Start of Data for the task

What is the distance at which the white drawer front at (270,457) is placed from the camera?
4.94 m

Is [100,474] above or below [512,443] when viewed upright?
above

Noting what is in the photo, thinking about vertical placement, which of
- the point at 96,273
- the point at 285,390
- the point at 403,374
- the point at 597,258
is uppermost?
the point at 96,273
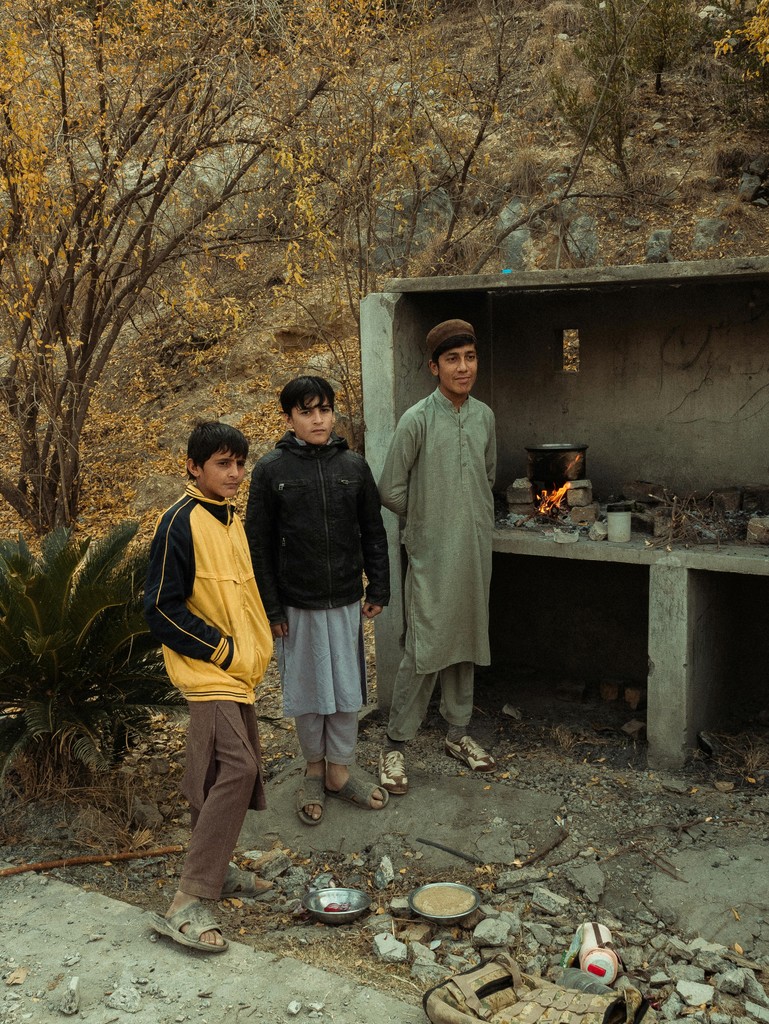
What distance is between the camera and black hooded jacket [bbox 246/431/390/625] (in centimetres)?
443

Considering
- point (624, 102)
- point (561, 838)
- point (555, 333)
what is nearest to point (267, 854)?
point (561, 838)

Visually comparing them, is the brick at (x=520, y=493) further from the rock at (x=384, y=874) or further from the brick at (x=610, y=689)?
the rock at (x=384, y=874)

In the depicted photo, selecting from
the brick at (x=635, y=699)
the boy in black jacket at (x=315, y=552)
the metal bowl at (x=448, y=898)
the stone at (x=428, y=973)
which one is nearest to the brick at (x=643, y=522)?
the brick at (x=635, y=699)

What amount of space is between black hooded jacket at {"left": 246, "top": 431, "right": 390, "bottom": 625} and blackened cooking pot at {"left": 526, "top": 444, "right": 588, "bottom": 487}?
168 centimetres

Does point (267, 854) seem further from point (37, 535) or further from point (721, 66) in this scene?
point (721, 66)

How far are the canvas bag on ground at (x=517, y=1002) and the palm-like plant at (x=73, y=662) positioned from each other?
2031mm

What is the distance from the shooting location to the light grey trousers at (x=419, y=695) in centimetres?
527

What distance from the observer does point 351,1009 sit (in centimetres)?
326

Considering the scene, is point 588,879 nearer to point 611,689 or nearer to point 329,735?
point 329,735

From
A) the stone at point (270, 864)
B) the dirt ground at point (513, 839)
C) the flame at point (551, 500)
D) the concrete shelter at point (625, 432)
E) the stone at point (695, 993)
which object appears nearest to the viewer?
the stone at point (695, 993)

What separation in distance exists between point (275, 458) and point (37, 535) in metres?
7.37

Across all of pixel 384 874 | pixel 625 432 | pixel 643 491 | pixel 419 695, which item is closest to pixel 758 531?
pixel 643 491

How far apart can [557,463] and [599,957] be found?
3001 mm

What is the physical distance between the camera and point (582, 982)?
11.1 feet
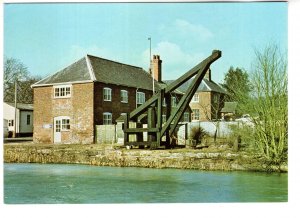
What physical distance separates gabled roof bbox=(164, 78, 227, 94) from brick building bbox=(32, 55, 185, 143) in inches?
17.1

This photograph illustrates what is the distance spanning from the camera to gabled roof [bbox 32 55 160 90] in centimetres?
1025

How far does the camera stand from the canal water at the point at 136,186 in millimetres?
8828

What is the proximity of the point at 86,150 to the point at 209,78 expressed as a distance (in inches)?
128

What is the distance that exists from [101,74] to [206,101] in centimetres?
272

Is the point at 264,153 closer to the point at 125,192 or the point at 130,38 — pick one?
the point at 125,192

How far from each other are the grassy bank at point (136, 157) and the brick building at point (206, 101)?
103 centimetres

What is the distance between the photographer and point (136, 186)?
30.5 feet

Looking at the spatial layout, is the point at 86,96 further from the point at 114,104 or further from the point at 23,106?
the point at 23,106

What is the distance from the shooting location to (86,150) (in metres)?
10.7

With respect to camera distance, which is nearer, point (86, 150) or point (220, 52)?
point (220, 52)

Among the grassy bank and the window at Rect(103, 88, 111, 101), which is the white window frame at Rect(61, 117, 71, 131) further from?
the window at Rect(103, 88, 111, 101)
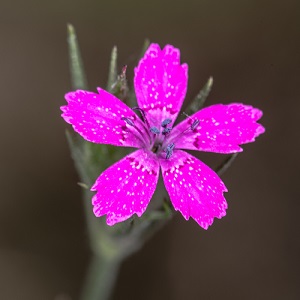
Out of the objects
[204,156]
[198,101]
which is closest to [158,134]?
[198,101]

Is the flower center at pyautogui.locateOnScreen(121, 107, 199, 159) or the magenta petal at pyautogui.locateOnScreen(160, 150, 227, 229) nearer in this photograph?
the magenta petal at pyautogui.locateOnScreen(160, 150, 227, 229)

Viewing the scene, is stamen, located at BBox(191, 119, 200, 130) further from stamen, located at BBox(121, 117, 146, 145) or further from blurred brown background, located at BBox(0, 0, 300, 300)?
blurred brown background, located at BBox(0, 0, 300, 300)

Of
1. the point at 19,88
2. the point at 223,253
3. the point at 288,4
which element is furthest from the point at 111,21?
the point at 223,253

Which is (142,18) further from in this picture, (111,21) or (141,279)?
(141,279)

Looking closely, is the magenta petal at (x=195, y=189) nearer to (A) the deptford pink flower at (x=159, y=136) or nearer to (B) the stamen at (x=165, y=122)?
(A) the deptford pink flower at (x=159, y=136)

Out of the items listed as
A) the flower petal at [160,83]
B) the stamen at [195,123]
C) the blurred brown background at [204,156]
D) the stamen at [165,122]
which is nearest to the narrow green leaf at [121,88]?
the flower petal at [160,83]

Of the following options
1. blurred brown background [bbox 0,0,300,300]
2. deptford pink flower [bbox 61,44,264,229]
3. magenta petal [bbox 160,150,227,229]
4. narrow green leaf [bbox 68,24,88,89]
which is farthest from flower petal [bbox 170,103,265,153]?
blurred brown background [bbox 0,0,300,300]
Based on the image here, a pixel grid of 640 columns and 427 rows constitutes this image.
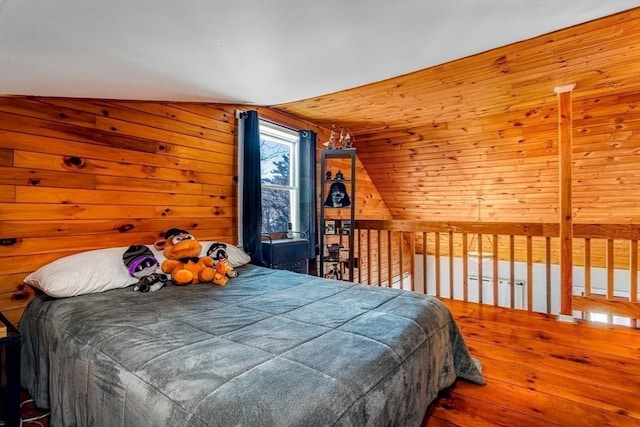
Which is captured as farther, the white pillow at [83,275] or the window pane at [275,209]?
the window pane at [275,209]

End of Data for the task
Start of Data for the task

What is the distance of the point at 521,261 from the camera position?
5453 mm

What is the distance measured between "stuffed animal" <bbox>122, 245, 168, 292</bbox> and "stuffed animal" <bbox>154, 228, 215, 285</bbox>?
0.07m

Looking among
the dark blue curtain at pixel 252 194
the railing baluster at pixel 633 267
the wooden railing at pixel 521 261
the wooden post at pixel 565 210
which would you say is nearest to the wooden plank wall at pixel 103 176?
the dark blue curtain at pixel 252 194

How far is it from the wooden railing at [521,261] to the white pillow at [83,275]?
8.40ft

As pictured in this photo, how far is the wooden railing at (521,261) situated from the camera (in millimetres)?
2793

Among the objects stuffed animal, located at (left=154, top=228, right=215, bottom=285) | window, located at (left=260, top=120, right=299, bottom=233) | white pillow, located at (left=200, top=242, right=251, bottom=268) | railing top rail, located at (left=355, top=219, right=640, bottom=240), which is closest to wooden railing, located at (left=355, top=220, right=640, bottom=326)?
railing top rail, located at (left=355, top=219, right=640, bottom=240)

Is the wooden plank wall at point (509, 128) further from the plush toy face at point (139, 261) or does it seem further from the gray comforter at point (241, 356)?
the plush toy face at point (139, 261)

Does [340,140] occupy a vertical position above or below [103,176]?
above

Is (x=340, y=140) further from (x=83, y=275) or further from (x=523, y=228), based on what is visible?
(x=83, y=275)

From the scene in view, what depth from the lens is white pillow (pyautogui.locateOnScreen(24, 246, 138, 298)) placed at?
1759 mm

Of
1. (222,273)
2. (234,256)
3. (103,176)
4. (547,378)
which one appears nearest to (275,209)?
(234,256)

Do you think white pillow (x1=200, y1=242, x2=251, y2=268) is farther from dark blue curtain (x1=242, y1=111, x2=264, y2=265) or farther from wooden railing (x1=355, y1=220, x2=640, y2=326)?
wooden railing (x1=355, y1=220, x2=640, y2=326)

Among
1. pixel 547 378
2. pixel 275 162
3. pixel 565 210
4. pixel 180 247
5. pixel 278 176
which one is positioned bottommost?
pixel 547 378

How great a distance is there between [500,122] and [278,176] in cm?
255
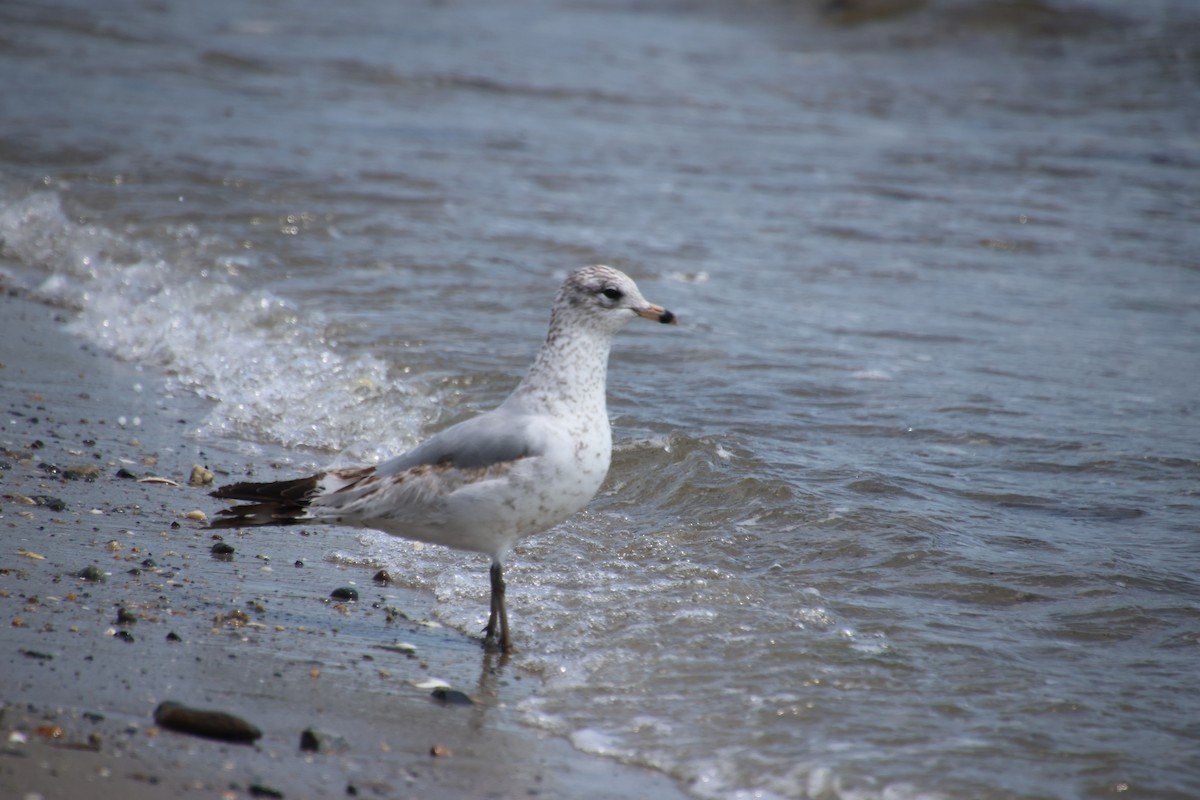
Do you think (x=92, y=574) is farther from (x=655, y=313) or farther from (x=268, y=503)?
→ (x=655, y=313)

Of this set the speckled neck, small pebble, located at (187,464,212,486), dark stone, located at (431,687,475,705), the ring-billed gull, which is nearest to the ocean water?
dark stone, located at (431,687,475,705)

End of Data for the task

- **Instruction**:
Extract each line of the entries above that contains the string "seem", with matches counted only when the case is the same.

- **Result for this task**:
Does point (267, 854) seem further from point (37, 535) or further from point (721, 66) in this scene?
Is the wooden plank wall at point (509, 128) further from the plush toy face at point (139, 261) or does it seem further from the gray comforter at point (241, 356)?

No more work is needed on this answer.